What you have to do
Each record needs to be transcribed word for word, though without its pictures.

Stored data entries

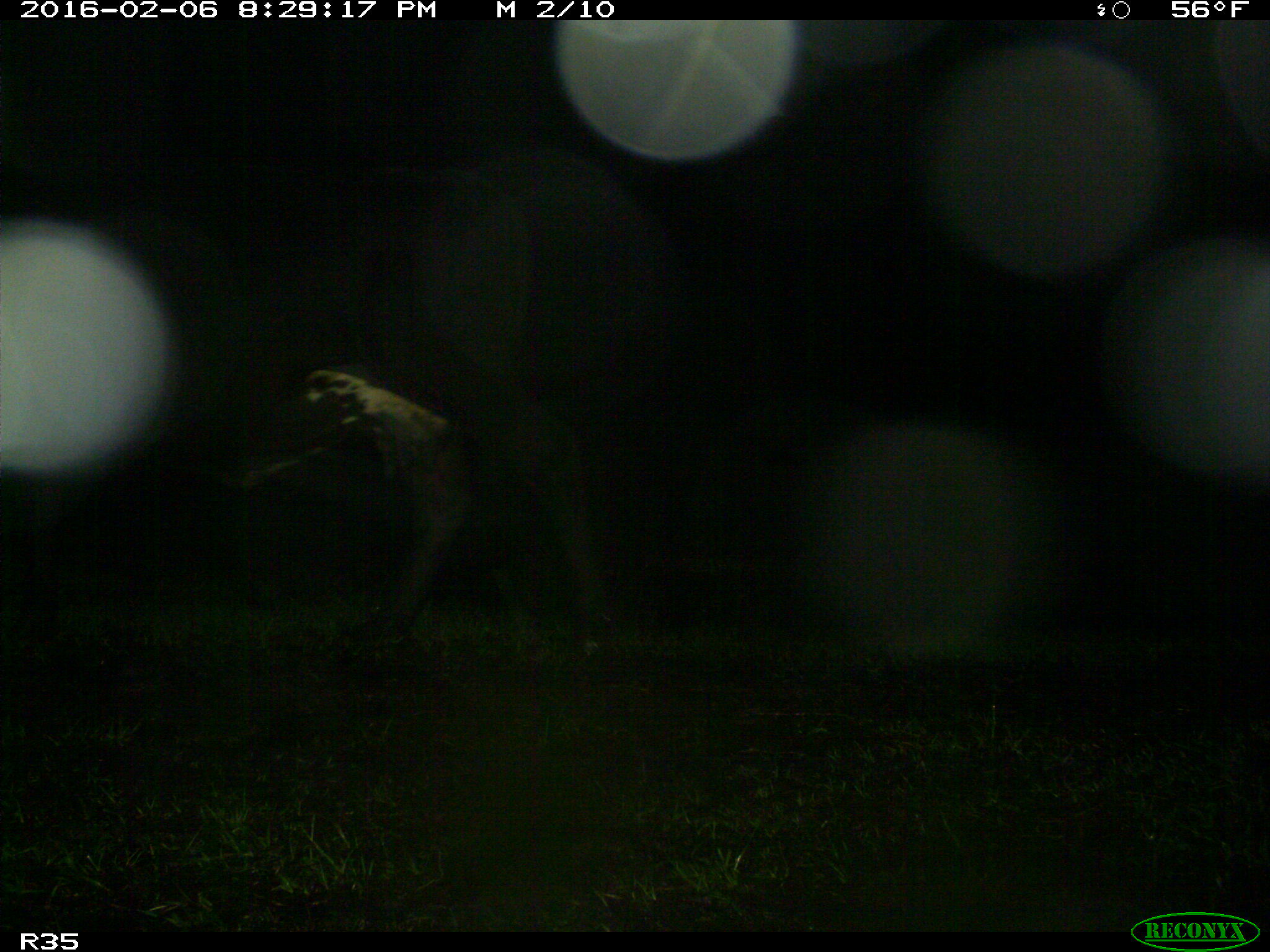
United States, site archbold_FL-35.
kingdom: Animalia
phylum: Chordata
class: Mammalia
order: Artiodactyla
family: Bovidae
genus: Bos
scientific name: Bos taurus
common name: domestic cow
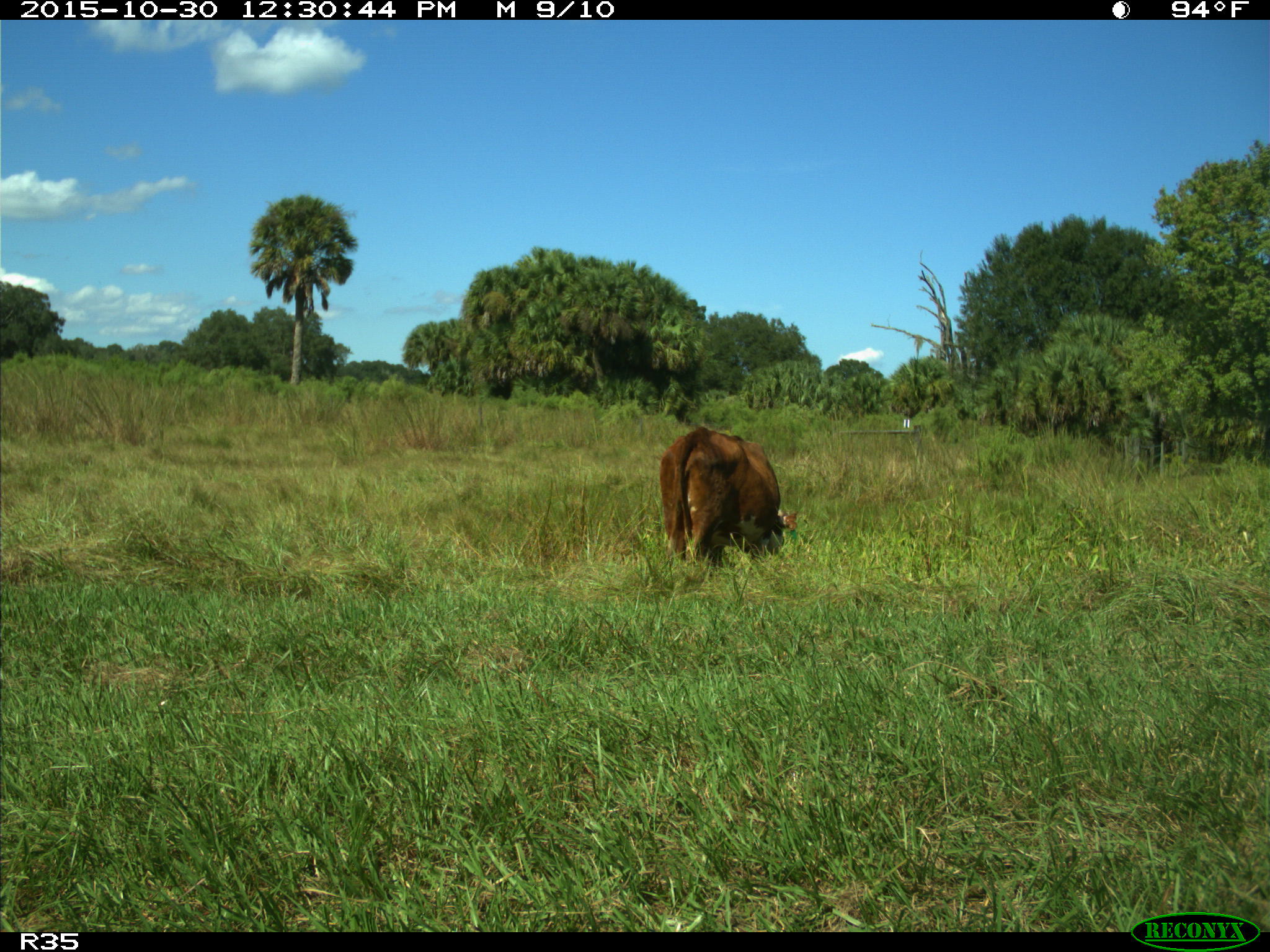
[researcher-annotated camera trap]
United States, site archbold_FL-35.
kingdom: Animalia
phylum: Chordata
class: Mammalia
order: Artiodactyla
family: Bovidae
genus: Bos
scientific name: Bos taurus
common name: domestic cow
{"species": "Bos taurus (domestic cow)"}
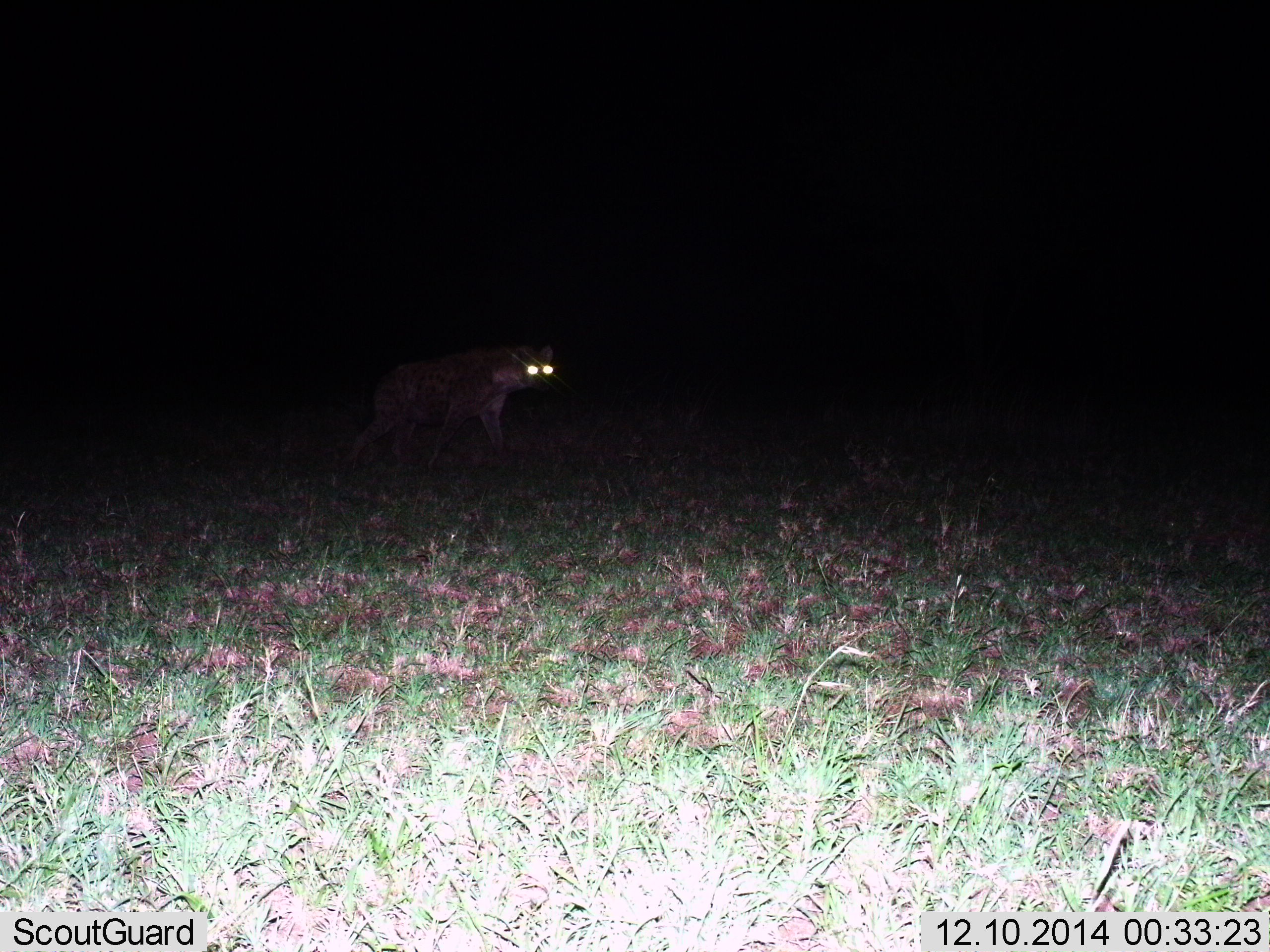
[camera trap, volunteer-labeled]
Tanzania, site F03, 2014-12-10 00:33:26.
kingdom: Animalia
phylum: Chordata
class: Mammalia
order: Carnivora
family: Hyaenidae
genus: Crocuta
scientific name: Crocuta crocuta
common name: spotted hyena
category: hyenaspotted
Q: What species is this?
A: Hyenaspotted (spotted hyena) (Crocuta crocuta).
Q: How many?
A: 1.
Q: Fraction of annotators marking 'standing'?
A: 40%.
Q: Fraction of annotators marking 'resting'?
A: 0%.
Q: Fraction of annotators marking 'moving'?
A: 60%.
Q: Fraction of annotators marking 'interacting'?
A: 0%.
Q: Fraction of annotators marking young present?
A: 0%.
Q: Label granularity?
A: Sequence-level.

Response below
United States, site archbold_FL-35.
kingdom: Animalia
phylum: Chordata
class: Mammalia
order: Artiodactyla
family: Bovidae
genus: Bos
scientific name: Bos taurus
common name: domestic cow
[researcher-annotated camera trap]
United States, site archbold_FL-35.
kingdom: Animalia
phylum: Chordata
class: Mammalia
order: Artiodactyla
family: Bovidae
genus: Bos
scientific name: Bos taurus
common name: domestic cow
{"species": "Bos taurus (domestic cow)"}
[camera trap, volunteer-labeled]
Tanzania, site F03, 2014-12-10 00:33:26.
kingdom: Animalia
phylum: Chordata
class: Mammalia
order: Carnivora
family: Hyaenidae
genus: Crocuta
scientific name: Crocuta crocuta
common name: spotted hyena
category: hyenaspotted
Q: What species is this?
A: Hyenaspotted (spotted hyena) (Crocuta crocuta).
Q: How many?
A: 1.
Q: Fraction of annotators marking 'standing'?
A: 40%.
Q: Fraction of annotators marking 'resting'?
A: 0%.
Q: Fraction of annotators marking 'moving'?
A: 60%.
Q: Fraction of annotators marking 'interacting'?
A: 0%.
Q: Fraction of annotators marking young present?
A: 0%.
Q: Label granularity?
A: Sequence-level.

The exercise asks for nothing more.